You are viewing a plain text version of this content. The canonical link for it is here.
Posted to user@nutch.apache.org by Neil Rosewarm <ne...@yahoo.com> on 2009/01/02 13:29:06 UTC

Crawl Timing_Please help

Dear Friends,

Wish you all a happy and prosperous new year 2009!

We are trying to crawl 50,0000 pages. we are surprised to see it is taking 3 full days. Though, we have a server with 4GB RAM and Core 2 DUO processor with 250 GB Hard drive, we had numerous issues like power down, internet connectivity etc.....

I am really concerned for the time taking for a single crawl. Please, anyone suggest a best way of crawling faster?

Also, request you to suggest any idea to configure the crawling from where it stopped due to any reasons like power cut..internet cutoff etc....

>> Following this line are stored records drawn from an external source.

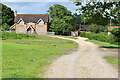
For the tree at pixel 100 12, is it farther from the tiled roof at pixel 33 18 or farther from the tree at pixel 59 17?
the tiled roof at pixel 33 18

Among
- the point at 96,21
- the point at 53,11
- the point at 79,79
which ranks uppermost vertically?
the point at 53,11

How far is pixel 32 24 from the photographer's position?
A: 6056 centimetres

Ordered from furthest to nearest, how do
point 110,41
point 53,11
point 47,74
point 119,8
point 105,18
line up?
A: point 53,11 < point 110,41 < point 105,18 < point 119,8 < point 47,74

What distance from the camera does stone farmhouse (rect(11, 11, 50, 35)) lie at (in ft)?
195

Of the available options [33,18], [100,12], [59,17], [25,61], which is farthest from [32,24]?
[25,61]

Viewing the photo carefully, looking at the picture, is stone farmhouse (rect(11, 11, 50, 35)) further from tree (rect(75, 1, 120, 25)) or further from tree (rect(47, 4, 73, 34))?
tree (rect(75, 1, 120, 25))

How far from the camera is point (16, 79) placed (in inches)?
279

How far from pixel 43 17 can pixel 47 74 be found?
52.8m

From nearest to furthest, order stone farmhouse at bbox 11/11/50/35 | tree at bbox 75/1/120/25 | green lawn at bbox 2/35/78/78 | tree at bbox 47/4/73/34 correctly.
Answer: green lawn at bbox 2/35/78/78 → tree at bbox 75/1/120/25 → tree at bbox 47/4/73/34 → stone farmhouse at bbox 11/11/50/35

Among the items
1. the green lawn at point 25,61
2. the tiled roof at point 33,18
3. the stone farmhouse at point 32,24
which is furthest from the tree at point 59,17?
the green lawn at point 25,61

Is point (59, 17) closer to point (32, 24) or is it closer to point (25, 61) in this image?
point (32, 24)

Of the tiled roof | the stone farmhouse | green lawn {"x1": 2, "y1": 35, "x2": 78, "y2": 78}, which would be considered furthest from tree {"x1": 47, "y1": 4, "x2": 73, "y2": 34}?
green lawn {"x1": 2, "y1": 35, "x2": 78, "y2": 78}

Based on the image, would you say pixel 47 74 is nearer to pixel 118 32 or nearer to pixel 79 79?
pixel 79 79

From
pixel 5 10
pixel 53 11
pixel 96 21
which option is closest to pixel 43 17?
pixel 53 11
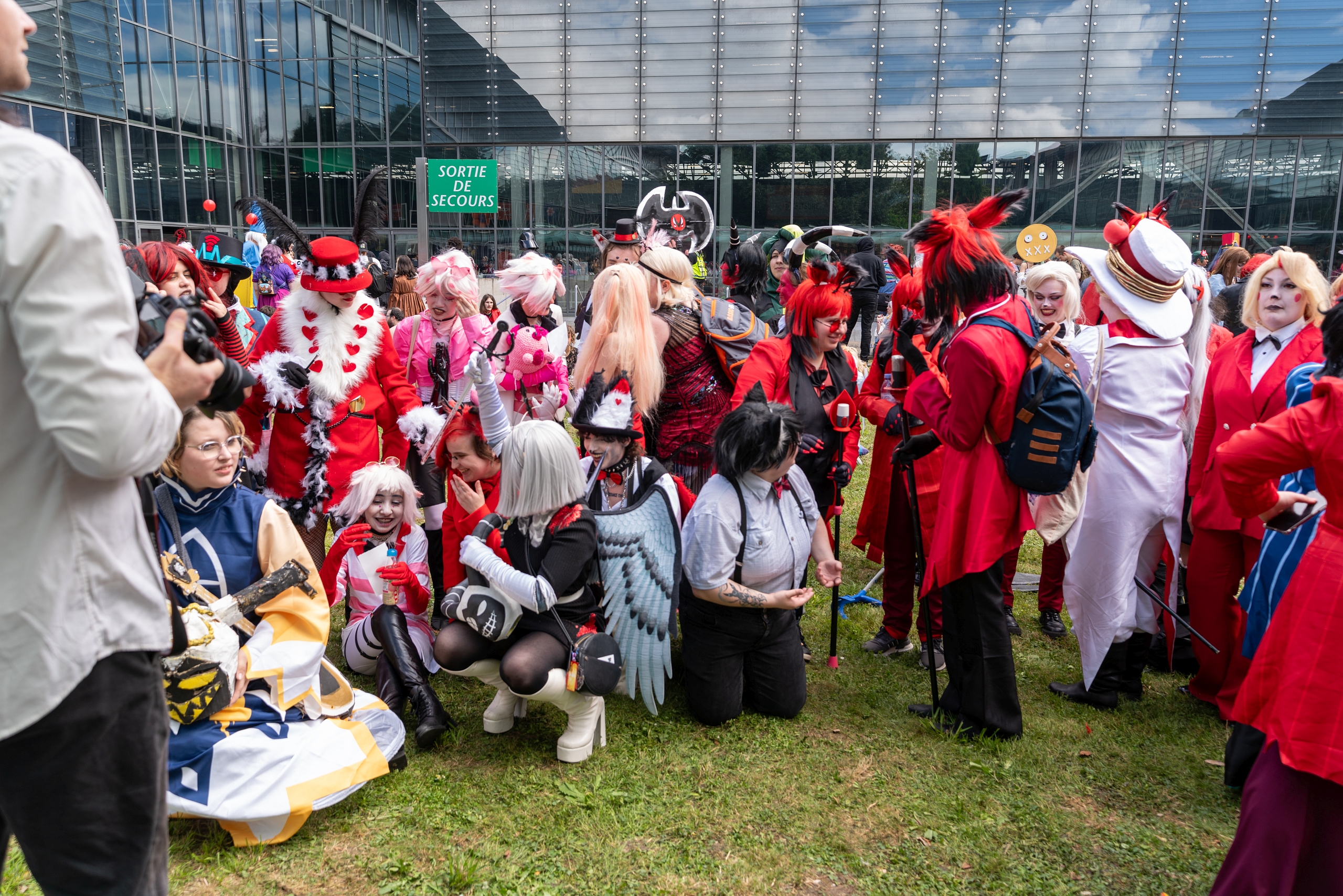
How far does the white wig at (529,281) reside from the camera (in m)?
4.84

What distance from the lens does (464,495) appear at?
4.06 m

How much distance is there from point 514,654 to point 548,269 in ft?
8.07

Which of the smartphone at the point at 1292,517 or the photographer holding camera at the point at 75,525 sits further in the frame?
the smartphone at the point at 1292,517

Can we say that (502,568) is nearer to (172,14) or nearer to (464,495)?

Your advises are highly appreciated!

Thank you,

Neil

Re: Crawl Timing_Please help

Posted by John Martyniak <jo...@beforedawn.com>.
Neil,

That shouldn't take that long, when I do a 50K page crawl it takes a  
few hours.

Have you tried it again? Without the issues that you where talking  
about.

To my knowledge I don't think that you can restart a crawl from where  
it left off, it would be a cool feature.

Also is this hosted or is it running off Dsl/Cable Modem?

-John

On Jan 2, 2009, at 5:29 AM, Neil Rosewarm <ne...@yahoo.com>  
wrote:

> Dear Friends,
>
> Wish you all a happy and prosperous new year 2009!
>
> We are trying to crawl 50,0000 pages. we are surprised to see it is  
> taking 3 full days. Though, we have a server with 4GB RAM and Core 2  
> DUO processor with 250 GB Hard drive, we had numerous issues like  
> power down, internet connectivity etc.....
>
> I am really concerned for the time taking for a single crawl.  
> Please, anyone suggest a best way of crawling faster?
>
> Also, request you to suggest any idea to configure the crawling from  
> where it stopped due to any reasons like power cut..internet cutoff  
> etc....
>
> Your advises are highly appreciated!
>
> Thank you,
>
> Neil

AW: Crawl Timing_Please help

Posted by Höchstötter Nadine <Ho...@huberverlag.de>.
Hi, Neil,
how many unique host do you crawl?
Instal jnettop to monitor the bandwidth. Are there any restrictions in respect to bandwidth usage? 
Cheers, Nadine.

-----Ursprüngliche Nachricht-----
Von: Neil Rosewarm [mailto:neil_rosewarm@yahoo.com] 
Gesendet: Freitag, 2. Januar 2009 13:29
An: nutch-user@lucene.apache.org
Betreff: Crawl Timing_Please help

Dear Friends,

Wish you all a happy and prosperous new year 2009!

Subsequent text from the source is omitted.